The new issue of Big Apple Parent is out, with its’ bold headline that reads, “Get Schooled!” and purports to give parents everything they need to know in order to choose the best school for their child.
Inside, the headline is “Multiple Choice”, (aren’t they clever?) and the first sentence reads “School is a home away from home.” Really? Well, that would be sad, if it were true. Do you know of any homes where 20-35 kids of the same age spend their entire day in one room, or moving about from room to room every 45 minutes or so to be taught by someone who is not a member of their family? Where they must get permission to go to the bathroom? Or eat? Where they are not allowed to play?
Like so many articles that sell schools & schooling to parents, this one tries to make it sound like schools are an extension of your family and that is why it is so important to find one that is a good ‘fit’.
Each child is unique, so it’s fitting that they are taught in diverse ways — there’s public, private, progressive, traditional, gifted & talented [ick!], and even specialized schools that focus heavily on certain subjects.
Whether applying for public or private preschool, pre-K, elementary, middle or high school, experts and parents who have been through the process say that a successful educational path is as much dependent upon the school as it is on parent involvement and overall happiness of the child and family.
That quote makes part of me want to laugh, and the other part scream. Please know that in an article which repeatedly talks about the importance of family, parent involvement and happiness of the child, not once is homeschooling mentioned as an option. And unschooling? I doubt the author of “Multiple Choice” even knows what it is.
School is not an extension of the family. In fact, it is almost always the other way around. The family becomes an extension of the school, with parent ‘involvement’ being, more often than not, a way for the school to reach into the home to make sure homework is done and school policy upheld.
Then there is this:
[The] ultimate destination, according to Paul Lowe, M.D., CEO of Private School Admissions Advisors is to “get into a great college and enjoy the academic journey.”
Umm, Paul Lowe, you who make money off of “advising” parents how to get their child into private school? I have two words for you. Hog. Wash. The ultimate destination is a happy, successful life, which is definitely not determined by getting into a “great college”. For more on that, I refer you once again to Michael Ellsberg’s “Education of Millionaires”, and also “The Selected Letters of John Holt.” (And come to think of it, Dale Stephens’ Uncollege or Blake Boles Zero Tuition College)
Articles like this kill me. Quotes like this even more so:
Dr. Lowe strongly advises parents to “seriously observe their child, because no one else will understand him better than you do. Parents need to be the advocates. They should be deeply involved in their child’s education.”
Except of course if that means keeping your kid out of school altogether. Except of course if you believe they don’t need college to be successful. THEN you’re just seen as weird, or overly involved, or even hindering your child’s ‘chances’.
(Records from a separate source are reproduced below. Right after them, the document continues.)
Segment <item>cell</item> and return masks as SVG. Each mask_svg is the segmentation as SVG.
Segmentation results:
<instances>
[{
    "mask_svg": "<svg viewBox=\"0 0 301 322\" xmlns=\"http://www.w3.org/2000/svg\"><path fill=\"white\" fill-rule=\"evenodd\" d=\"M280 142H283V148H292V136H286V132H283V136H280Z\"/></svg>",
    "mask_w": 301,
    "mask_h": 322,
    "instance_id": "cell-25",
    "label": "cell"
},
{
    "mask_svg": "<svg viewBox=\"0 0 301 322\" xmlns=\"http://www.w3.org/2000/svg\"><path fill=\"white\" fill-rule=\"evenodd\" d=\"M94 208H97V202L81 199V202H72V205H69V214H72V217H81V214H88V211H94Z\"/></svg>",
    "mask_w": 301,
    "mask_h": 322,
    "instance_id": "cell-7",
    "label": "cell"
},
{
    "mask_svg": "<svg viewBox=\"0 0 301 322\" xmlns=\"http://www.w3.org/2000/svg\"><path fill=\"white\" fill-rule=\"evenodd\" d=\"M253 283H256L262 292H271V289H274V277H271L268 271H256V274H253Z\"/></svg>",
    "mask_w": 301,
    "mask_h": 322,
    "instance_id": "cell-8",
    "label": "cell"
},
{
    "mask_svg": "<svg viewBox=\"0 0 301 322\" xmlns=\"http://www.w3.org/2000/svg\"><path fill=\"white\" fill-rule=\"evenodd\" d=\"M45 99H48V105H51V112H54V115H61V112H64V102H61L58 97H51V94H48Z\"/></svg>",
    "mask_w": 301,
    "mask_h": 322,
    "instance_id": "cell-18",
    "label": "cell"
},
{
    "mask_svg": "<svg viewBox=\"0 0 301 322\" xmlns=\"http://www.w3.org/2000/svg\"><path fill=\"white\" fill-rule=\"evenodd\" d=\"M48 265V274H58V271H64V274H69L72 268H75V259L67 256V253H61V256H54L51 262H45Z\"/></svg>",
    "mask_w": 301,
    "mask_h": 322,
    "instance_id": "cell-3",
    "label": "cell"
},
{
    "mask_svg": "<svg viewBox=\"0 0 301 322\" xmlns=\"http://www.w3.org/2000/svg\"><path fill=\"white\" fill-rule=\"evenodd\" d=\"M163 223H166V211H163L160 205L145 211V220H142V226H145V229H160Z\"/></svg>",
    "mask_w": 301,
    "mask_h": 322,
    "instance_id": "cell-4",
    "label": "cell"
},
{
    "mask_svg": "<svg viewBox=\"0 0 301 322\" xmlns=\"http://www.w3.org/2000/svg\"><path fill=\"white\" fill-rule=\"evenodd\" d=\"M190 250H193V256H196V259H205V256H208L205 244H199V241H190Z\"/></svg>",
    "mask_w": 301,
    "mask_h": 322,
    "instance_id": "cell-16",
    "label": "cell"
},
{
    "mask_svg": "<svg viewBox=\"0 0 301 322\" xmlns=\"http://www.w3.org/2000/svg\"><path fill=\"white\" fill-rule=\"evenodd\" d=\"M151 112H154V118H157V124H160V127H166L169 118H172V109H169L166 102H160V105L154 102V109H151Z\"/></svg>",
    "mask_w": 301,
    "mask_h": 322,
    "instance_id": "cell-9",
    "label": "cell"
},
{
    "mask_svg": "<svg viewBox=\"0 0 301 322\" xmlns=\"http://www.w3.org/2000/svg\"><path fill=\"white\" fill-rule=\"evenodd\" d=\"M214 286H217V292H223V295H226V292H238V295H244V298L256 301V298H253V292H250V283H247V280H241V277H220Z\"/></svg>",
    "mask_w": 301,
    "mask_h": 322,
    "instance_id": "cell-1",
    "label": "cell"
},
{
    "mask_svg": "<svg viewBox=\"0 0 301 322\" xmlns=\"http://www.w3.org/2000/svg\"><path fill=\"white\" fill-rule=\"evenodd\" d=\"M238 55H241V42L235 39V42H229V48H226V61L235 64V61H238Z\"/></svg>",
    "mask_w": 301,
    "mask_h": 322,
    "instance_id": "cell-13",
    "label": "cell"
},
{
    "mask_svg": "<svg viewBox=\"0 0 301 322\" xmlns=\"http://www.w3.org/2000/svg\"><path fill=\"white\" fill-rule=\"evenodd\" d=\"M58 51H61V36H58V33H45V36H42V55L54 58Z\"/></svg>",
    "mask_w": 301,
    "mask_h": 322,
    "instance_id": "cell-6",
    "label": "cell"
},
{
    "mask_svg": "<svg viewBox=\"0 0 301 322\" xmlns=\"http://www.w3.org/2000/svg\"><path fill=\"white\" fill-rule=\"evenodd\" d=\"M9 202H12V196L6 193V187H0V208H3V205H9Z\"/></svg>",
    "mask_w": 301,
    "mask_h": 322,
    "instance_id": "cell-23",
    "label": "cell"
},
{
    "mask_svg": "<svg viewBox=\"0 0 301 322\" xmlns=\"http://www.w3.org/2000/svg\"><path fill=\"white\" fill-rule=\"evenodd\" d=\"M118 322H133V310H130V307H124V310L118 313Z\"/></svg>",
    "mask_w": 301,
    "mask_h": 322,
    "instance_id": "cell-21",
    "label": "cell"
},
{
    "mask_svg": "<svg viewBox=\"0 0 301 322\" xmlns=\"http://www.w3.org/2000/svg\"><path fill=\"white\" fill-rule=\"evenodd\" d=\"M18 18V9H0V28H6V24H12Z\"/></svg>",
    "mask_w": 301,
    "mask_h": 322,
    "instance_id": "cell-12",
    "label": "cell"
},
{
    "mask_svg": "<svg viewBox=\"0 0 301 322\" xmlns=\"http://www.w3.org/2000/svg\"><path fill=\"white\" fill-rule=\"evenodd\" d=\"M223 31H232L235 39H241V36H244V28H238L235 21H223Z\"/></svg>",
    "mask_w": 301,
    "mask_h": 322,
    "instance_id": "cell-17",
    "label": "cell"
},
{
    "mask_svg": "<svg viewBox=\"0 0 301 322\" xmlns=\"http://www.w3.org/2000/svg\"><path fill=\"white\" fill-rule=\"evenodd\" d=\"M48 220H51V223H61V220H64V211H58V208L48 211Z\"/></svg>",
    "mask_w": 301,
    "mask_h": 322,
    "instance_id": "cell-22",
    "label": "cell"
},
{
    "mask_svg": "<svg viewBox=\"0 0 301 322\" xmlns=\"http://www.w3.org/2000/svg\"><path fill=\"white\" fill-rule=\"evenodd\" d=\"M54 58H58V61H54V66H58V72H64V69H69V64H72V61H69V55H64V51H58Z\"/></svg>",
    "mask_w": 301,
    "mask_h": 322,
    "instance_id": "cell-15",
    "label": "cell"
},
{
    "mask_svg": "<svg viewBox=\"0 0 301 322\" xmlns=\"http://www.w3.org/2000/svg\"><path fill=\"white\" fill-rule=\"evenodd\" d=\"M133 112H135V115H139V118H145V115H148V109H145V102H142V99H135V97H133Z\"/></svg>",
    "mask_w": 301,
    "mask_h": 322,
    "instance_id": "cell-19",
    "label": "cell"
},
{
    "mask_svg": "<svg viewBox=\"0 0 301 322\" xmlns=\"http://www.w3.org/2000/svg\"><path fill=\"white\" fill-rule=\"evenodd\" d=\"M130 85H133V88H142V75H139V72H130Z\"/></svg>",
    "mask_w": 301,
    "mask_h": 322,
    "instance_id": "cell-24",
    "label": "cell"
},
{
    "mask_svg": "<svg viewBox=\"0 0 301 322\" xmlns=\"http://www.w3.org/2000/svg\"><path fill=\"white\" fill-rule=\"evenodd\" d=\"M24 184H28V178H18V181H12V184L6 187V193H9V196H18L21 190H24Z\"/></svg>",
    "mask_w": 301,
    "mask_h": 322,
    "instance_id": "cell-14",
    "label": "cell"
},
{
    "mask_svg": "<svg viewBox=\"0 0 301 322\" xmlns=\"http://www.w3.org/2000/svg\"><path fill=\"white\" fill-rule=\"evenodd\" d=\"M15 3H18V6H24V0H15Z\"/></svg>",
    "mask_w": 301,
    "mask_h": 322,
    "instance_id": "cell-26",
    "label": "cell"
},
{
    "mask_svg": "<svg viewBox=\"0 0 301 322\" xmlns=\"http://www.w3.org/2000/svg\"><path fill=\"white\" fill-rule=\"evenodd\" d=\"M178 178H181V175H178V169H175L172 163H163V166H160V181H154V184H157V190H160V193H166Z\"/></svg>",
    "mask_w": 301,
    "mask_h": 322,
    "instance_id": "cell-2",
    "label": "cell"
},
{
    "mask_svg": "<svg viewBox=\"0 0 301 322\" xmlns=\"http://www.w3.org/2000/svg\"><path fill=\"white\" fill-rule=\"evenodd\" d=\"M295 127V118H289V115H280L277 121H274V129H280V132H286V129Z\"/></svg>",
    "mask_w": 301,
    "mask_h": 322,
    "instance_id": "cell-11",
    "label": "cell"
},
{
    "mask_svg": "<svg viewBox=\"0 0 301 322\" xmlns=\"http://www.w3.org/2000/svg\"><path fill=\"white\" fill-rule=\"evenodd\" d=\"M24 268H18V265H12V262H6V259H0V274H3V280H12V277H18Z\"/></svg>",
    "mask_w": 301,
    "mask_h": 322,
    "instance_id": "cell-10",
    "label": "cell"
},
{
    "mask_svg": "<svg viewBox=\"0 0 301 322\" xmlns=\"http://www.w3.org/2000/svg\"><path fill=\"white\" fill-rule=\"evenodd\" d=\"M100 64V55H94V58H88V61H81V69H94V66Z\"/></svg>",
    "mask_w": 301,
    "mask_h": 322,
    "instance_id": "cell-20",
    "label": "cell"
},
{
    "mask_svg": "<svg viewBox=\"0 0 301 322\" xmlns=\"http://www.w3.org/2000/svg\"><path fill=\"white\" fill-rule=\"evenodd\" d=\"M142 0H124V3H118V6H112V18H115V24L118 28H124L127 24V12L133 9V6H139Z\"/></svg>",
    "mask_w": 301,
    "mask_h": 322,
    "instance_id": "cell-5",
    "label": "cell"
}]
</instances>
Answer me this: If parents know their children better than anyone; if they need to be deeply involved in their child’s education and if, as the article states, the top priority is what is most important for your family, then why do we need schools at all?
The short answer is, we don’t.
We don’t need a “home away from home”, we just need a home. We don’t need parents working closely with teachers, we just need parents and children living and learning together.
There is no better educational path than that.